The number one topic I have been asked about over my time in the gardening world has to be ‘how to grow citrus’ well a well-planted citrus is a happy citrus, so you need to start the process off by planting them correctly.
First you must find the right location with enough space for your tree and lots and lots of direct sunlight. Soil preparation is the key to success, citrus are heavy feeders as they grow, flower and fruit in abundance and that takes a lot of energy and nutrition out of the soil. The addition of lots of compost to the ground is a must. This compost needs to be dug through and will aid in water and nutrient holding, the act of digging it through will also remove any compaction so new root growth finds it easy to penetrate out into the soil. I don’t mix through any fertiliser at this stage as it leaches through the soil quickly and therefore doesn’t last long however I would apply a generous handful of rock minerals.
Rock minerals break down slowly so don’t leach away with as much speed and won’t give you an instant fix however they are full of trace elements such as silicon, calcium, manganese and Boron that are great for soil microbes, fungi the plants themselves and in turn those who eat the plants – You!
Before planting your citrus it’s a good idea to soak the root ball in a large bucket of water, to this you can add some seaweed solution or even some mycorrhizal fungi if you can find it. Both are great for promoting new root growth and the fungi will extend the area of the roots where water and nutrients can be taken up so they can take up these necessities more efficiently. Wait until the water stops bubbling as this ensures all air pockets in the root ball are soaked and the plant is completely saturated. If your plant is a bit dry leave it in the bucket for an hour or so to normalise the water through the plant.
It’s likely the citrus you will be planting is grafted so when digging the hole stick to the same depth as the height of the pot it comes out of. If you plant your citrus too deep the root stock or graft point will easily rot. If the root ball is slightly higher than the ground level this fine as it adds a bit of drainage and mulch can be used to insulate the roots. With your back fill you want to mix through a magical ingredient ‘Zeolite’ it is a rare earth element, found and mined in Australia; a small handful for a medium sized tree is perfect and ensure to mix it through. This will lock your trace elements from your rock mineralise with the macro nutrients from the fertiliser you will apply after planting all to the soil. The benefit of this will be easier uptake of nutrients to your heavy feeding plants and you will have to fertilise less.
I like to be gentle when planting and if the roots are not heavily congested, I try not to tease them out too much as it increases transplant shock, I also try to be soft when backfilling as this can compact and damage the root stock causing it to sucker. I always water my plants in well as this will help take the loose soil to any air pockets left around the roots.
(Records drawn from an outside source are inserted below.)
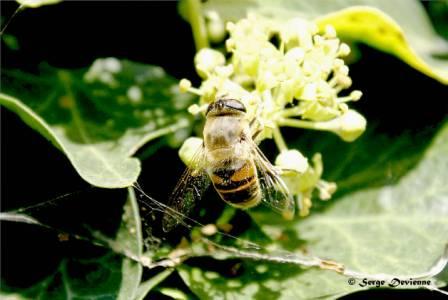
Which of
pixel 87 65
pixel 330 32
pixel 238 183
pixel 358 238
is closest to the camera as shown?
pixel 238 183

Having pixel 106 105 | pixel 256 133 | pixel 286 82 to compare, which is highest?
pixel 286 82

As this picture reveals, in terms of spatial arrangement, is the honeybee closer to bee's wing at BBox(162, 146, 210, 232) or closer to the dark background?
bee's wing at BBox(162, 146, 210, 232)

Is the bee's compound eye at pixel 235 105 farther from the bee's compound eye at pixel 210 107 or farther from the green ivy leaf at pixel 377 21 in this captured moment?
the green ivy leaf at pixel 377 21

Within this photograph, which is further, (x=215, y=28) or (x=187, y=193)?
(x=215, y=28)

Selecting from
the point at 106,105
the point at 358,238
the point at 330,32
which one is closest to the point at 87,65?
the point at 106,105

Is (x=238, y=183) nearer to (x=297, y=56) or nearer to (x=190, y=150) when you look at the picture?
(x=190, y=150)

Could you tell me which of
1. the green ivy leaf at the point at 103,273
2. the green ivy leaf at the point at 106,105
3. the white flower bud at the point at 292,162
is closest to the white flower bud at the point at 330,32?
the white flower bud at the point at 292,162

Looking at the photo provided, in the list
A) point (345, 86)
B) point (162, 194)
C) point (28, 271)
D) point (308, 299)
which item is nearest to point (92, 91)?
point (162, 194)

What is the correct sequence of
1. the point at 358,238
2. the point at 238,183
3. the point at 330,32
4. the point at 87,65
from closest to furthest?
the point at 238,183 → the point at 330,32 → the point at 358,238 → the point at 87,65
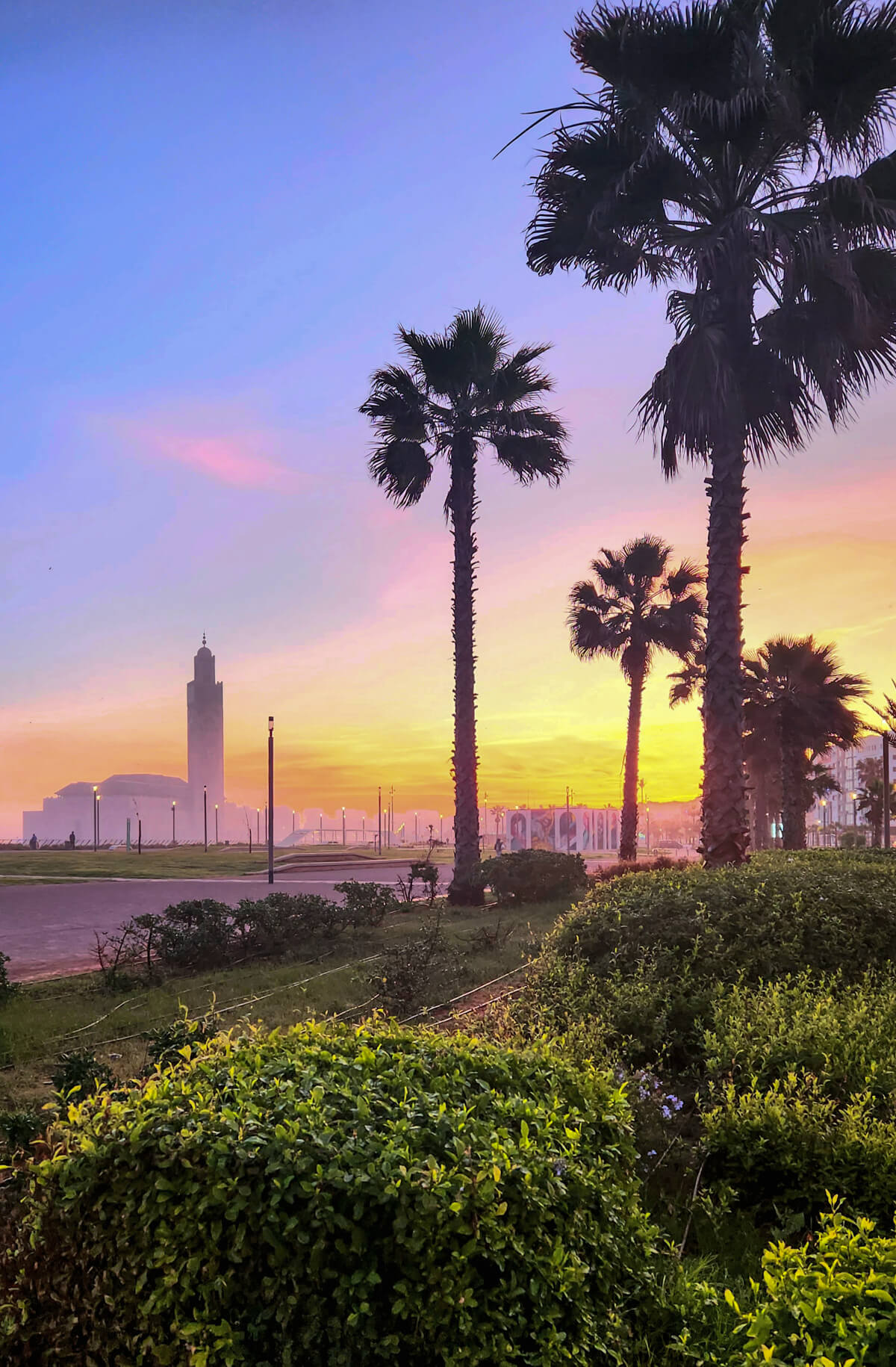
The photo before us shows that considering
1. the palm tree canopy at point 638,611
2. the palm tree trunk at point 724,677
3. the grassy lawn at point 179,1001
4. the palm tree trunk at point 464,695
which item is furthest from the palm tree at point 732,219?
the palm tree canopy at point 638,611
Before mulching I would apply a fertiliser, composted chicken manure is not balanced enough and will need additives, so I try to go for a specific citrus fertiliser as lab boffins have done all the hard work for you, I also add another hand full of the rock minerals and a tablespoon of the zeolite. I then mulch with 75mm of organic mulch, if you are in a frost prone area scrape this back during the day to allow the sun to get to the roots and water heavily to insulate the soil before a large frost is predicted.
Ongoing care of citrus requires feeding every 6 weeks and only prune when the tree starts producing less fruit. The fruit is borne on the tips of the plant so aim for an umbrella shape to maximise fruit and only do this when necessary – it shouldn’t be done on a yearly basis.